DATE: MONDAY, February 24, 1992                   TAG: 9202240236
SECTION: EDITORIAL                    PAGE: A8   EDITION: METRO 
SOURCE: 
DATELINE:                                 LENGTH: Medium


OIL STILL KING ENERGY BILL OFFERS SMALL SPUDS

IN A CLASSIC congressional tradeoff, the Senate ditched two conflicting sections of a comprehensive energy bill last week and sent the measure to the House by a 94-4 vote. What's left of the bill promotes alternatives to petroleum such as nuclear power and natural gas, and sets new energy-efficient standards for lights and industrial motors.

So far, not bad - assuming that safety regulations and environmental protections aren't slighted.

But reducing dependence on oil by those routes will be a very long and uncertain haul. It's small potatoes compared to what an energy bill could do if it raised taxes on oil. That is the only way to end America's costly and potentially dangerous addiction that requires foreign oil to satisfy.

One of the conflicting sections removed by the bill's sponsors called for opening the Arctic National Wildlife Refuge in Alaska to oil and gas exploration. It is well to keep off-limits a fragile wilderness that, by the most optimistic estimates, would yield little more than 3 billion barrels. That's only about a six-month supply for this oil-gulping country.

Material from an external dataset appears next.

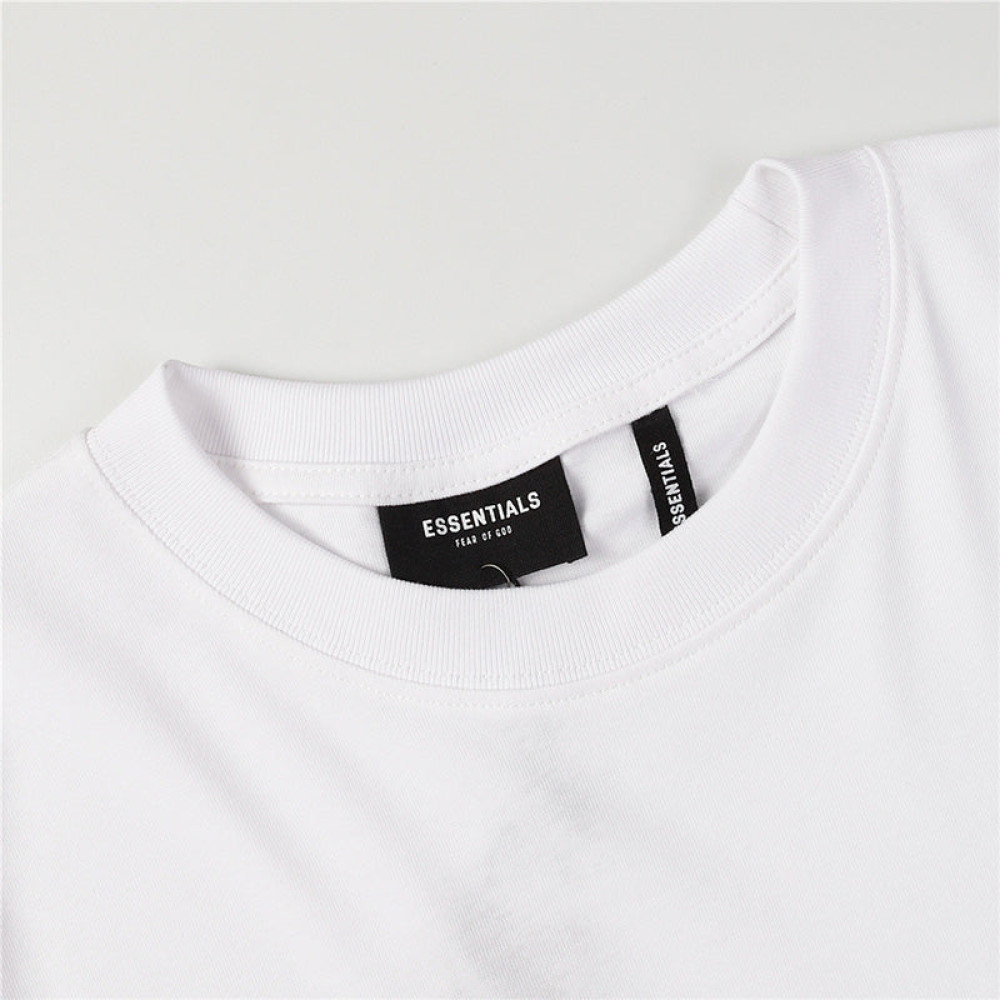 Essentials Los Angeles 3M Boxy T-Shirts
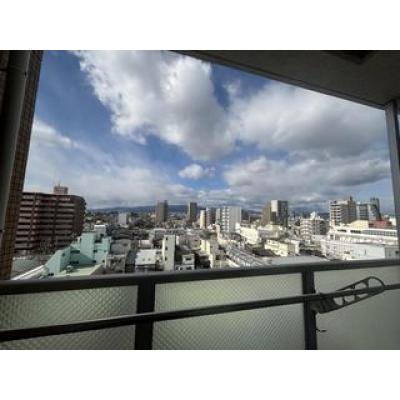 トラスト尼崎1【AL・EV・宅配BOX！阪神尼崎徒歩圏内】の物件写真6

In contrast, in the same period that much oil could be saved - created, one might say - by increasing the fuel efficiency of U.S.-made autos by 2 miles a gallon.

But the other section of the Senate bill that was jettisoned would have tightened fuel-economy requirements for cars and trucks, which was opposed by Detroit.

Needless to say, the bill does not mention the need for a hefty gas-tax hike - say, by 50 cents per gallon. Only an increase of that magnitude could begin to wean America away from its dependence on oil and curb the environmental damage and wasteful use of land and other resources from daily consumption of 17 million barrels of crude.

There is no way our own reserves can satisfy our present demand; half of what we burn comes from abroad, and that proportion is likely to increase as long as the fuel remains cheap.

The saying goes: No pain, no gain. But by rejecting the pain of a gasoline-tax increase now, we're setting ourselves up for a different but greater kind of pain down the road.